I’m both aware that no good writing comes without releasing something of yourself for judgment, and that the internet is no less a punitive and surveilling place than it was when I was younger. Arguably it’s even more that than it was before. This fills me with anxieties both perfectly logical and seemingly irrational. I’m not going to dig that out for you right now, but we will no doubt return to it. To courage and cowardice and expectations of one’s self and one’s community and one’s society. About the constant process of selling ourselves, about the further grinding of humanity into marketable, consumable bites.

This space, P.C. Vulpes, will undergo changes as I try to get my footing and figure out what I’m doing here besides jumping ship from Substack because of the whole Nazi thing (a bunch of writers asked “hey what’s up with all these Nazis you’re making money from and promoting?” and substack brass said “don’t worry, it’s cool, we don’t like Nazis but we’re not gonna make them go anywhere”) and because I feel like WordPress as a content management system doesn’t have the same expectations of using its users that Substack as a platform does (for instance, they aren’t trying to pivot to being a social media platform while refusing to do moderation), though I may be proven wrong about that yet. There are still many publications I respect there, and I’m not sure yet whether I’ll get rid of my Substack yet, but I’m leaning toward moving out and away.

I suppose one thing you should know about me, more than anything else, is that I think art and entertainment are important and the central purpose of this blog is for me to sketch out my thoughts on why that is and how it works. I don’t always want to care about these things, because our preconceptions about their triviality (or as I’ve so internalized it) makes me feel guilt as if I’m consumed by distraction while the world burns and collapses. But I’ve seen some journalists from Gaza that call themselves “storytellers” and I do think stories are important even if the concept of the importance of stories has been used to prop up bad art. For whatever it’s worth, I recognize that a genocide is ongoing in Gaza (alongside crimes against humanity in Sudan, unrest in Congo, and a war in Ukraine) among other serious issues that are worth your full attention.
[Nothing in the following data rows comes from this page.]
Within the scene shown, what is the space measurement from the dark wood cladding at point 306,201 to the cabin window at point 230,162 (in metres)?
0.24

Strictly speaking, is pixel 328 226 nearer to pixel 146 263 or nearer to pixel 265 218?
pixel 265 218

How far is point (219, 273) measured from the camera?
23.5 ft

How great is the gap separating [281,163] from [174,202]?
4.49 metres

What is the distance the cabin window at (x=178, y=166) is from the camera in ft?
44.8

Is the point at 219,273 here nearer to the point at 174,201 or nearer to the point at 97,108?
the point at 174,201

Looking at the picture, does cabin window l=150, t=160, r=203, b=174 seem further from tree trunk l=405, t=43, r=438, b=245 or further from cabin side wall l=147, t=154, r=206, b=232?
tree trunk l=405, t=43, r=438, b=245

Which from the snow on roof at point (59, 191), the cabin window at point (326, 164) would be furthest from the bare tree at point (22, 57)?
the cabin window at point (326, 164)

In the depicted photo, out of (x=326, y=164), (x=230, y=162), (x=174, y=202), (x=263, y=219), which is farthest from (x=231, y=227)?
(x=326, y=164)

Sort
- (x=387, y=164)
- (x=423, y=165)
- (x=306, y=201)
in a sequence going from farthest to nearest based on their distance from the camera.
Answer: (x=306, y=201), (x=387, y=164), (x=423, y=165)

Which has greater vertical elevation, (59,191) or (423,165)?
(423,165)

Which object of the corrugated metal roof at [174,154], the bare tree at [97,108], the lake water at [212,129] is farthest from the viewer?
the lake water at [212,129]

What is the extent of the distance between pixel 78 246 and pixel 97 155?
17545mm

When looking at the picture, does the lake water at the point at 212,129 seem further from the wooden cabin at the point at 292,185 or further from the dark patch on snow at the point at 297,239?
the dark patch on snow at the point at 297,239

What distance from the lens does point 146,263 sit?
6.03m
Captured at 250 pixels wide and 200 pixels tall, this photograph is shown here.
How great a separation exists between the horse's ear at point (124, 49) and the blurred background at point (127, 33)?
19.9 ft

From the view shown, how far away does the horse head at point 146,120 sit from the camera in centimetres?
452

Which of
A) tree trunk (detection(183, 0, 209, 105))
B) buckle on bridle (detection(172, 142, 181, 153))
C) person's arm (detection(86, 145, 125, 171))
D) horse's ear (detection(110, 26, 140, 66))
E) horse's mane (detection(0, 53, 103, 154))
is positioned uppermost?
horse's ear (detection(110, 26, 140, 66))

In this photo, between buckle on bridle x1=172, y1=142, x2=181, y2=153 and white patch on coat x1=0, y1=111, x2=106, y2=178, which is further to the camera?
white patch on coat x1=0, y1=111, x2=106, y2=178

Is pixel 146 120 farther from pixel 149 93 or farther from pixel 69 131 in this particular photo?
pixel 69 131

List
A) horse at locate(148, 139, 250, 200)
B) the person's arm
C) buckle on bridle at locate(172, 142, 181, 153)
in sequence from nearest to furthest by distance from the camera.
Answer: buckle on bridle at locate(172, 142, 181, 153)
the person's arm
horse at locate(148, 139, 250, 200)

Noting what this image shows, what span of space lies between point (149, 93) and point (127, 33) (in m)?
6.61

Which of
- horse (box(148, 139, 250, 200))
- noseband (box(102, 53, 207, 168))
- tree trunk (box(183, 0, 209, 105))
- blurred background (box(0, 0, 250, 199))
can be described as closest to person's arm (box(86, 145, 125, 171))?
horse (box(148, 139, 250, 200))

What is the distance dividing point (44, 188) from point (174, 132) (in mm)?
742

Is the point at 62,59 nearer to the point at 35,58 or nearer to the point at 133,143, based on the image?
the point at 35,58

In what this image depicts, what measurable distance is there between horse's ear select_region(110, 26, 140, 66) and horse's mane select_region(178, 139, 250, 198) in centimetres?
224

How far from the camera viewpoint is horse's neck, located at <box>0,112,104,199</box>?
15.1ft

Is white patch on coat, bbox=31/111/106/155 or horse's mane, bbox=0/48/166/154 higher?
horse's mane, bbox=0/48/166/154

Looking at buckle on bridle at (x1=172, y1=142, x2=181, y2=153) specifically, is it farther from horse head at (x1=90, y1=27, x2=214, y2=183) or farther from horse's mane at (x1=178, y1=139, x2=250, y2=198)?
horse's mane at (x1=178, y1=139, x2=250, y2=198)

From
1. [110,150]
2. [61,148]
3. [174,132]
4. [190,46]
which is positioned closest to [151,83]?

Anytime you spend here is a gift to me. I hope I make it worth your while. Sometimes I doubt the importance of art because the constraints and contrivances of what is valued widely (for instance, the box office, the metacritic score, a vaguely defined sense of “representation”) are not necessarily in line with what I find edifying, but besides that these data points can provide context, things don’t always stop mattering to you just because you realize other things have more dire or urgent consequences. I guess I say all that to say that from time to time I may just be talking about politics, but it will likely largely be in the context of writing about how art-media-entertainment-products reflect a sociopolitical environment.

Can you see it? Can you see me struggling with concision as my mind goes in a bunch of different directions? Maybe this will mostly be a place for rambling. But, in any case, it fills me with joy to write. I have a full-time job that pays me to live and I do work that I enjoy and value, and I am here writing because nothing else makes me feel the way writing does. It’s funny, with as much of it is done by typing on computers these days, that we call it writing. Be that as it may, here I am sharing it with you.

Welcome to what I am, for now, calling P.C. Vulpes.